A ação integra a Operação Metanol e contou com apoio da 1ª Delegacia de Polícia de Ponta Porã, da Vigilância Sanitária e do Procon municipal. A equipe foi ao local após a suspeita de ligação entre a conveniência e a produção ilegal. Durante a vistoria na fábrica clandestina, foram encontrados pedidos de venda destinados ao comércio de Ponta Porã, além do uso indevido do CNPJ da loja para tentar “esquentar” notas fiscais e rótulos adulterados.
No momento da inspeção, apenas uma vendedora estava no estabelecimento. Ela identificou quem seria o verdadeiro proprietário, que será intimado a prestar depoimento assim que localizado.
As 58 garrafas da marca Shirlof estavam expostas para venda. Agora, as investigações buscam identificar quem fornecia o álcool utilizado na produção clandestina e quem eram os compradores das bebidas adulteradas.
Fábrica clandestina em Terenos
A operação teve início no dia 6 deste mês, quando o Mapa (Ministério da Agricultura e Pecuária), em parceria com a Decon, flagrou a produção ilegal na Indústria em Terenos, na zona rural do município.

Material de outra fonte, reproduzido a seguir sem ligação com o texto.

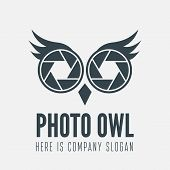 Постер, плакат: Logo label badge emblem or logotype element with owl and shutter for business photographer stud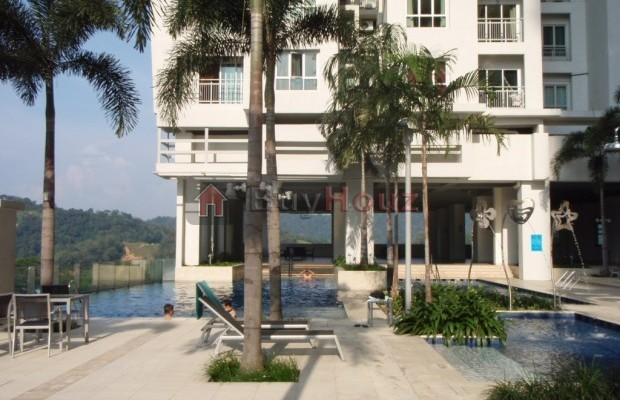 Photo №1 Apartment/Flat for rent in metropolitan square condo, Damansara Perdana, Selangor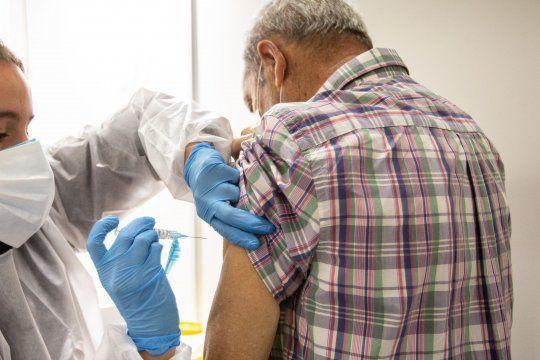 Se aplicarían unas 300 mil vacunas antes de fin de año en Argentina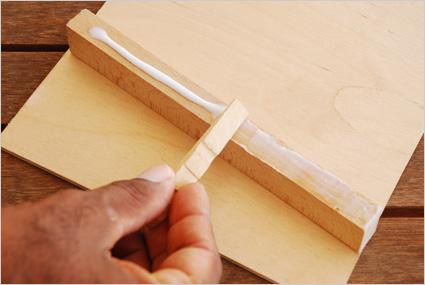 Appliquer de colle à bois sur un premier tasseau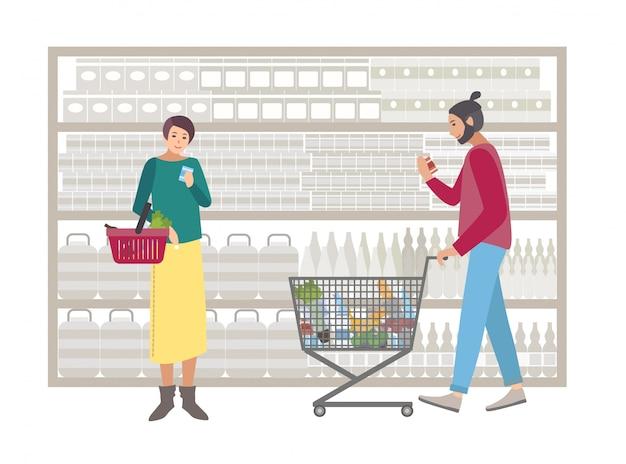 Konzept für supermarkt oder laden. menschen mit einkaufswagen wählen produkte in der nähe des regals. käufer mädchen und mann mit essen, einkäufe. bunte flache illustration.
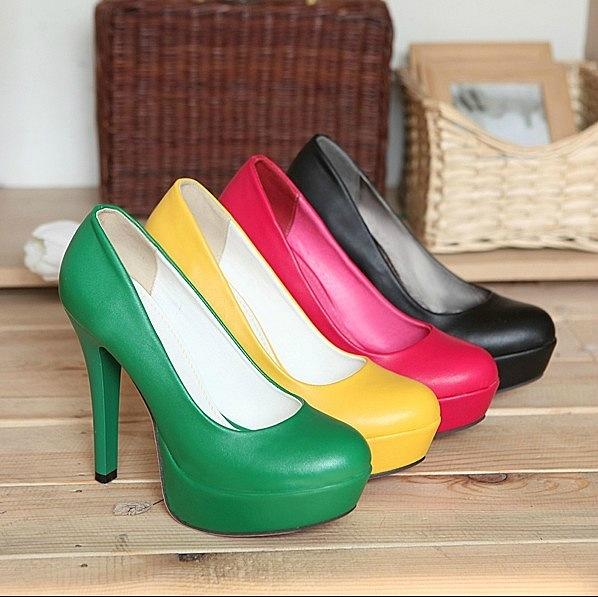 Гламурные туфли на высоком каблуке
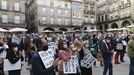 Concentración convocada por la plataforma Non ao peche da UPO, en defensa de la Universidad Popular de Ourense, el pasado mes de mayo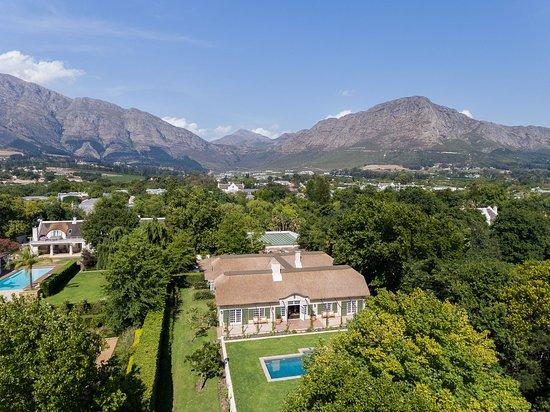 La Clé des Montagnes: La Clé Lodge - nestled in the Franschhoek Valley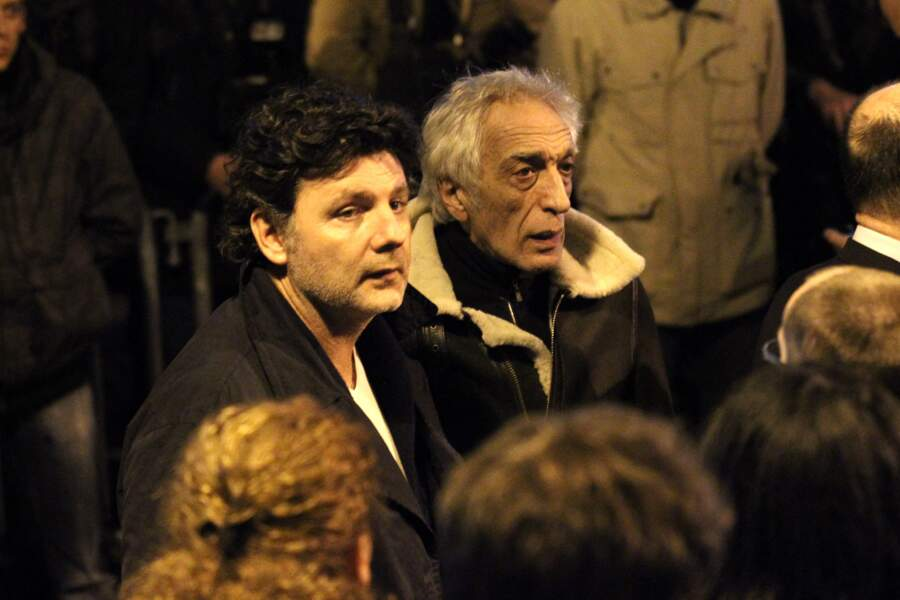 Philippe Lellouche et Gérard Darmon, à la synagogue de Nazareth à Paris, pour l'hommage aux victimes de la fusillade de Toulouse, le 19 mars 2012.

O proprietário foi preso em flagrante.
A estrutura funcionava sem autorização desde 2023, apesar de já ter sido interditada anteriormente. A produção seguia a ritmo intenso, com garrafas recicladas de diferentes marcas sendo lavadas apenas com detergente comum e reutilizadas para envase de vodka, gin, vinho e coquetéis alcoólicos — tudo sem qualquer controle sanitário.
No galpão, os fiscais encontraram garrafas de diversos formatos embaladas juntas, rótulos falsificados da marca Shirlof, tampas plásticas e insumos químicos usados para alterar sabor e aparência das bebidas. No momento da fiscalização, oito garrafas já estavam prontas sobre a esteira de embalagem.
O Mapa informou que o registro de funcionamento da empresa foi definitivamente cancelado em 2024. Mesmo assim, a produção continuava, inclusive com a equipe aguardando novas cargas de álcool para manter o ritmo de envase.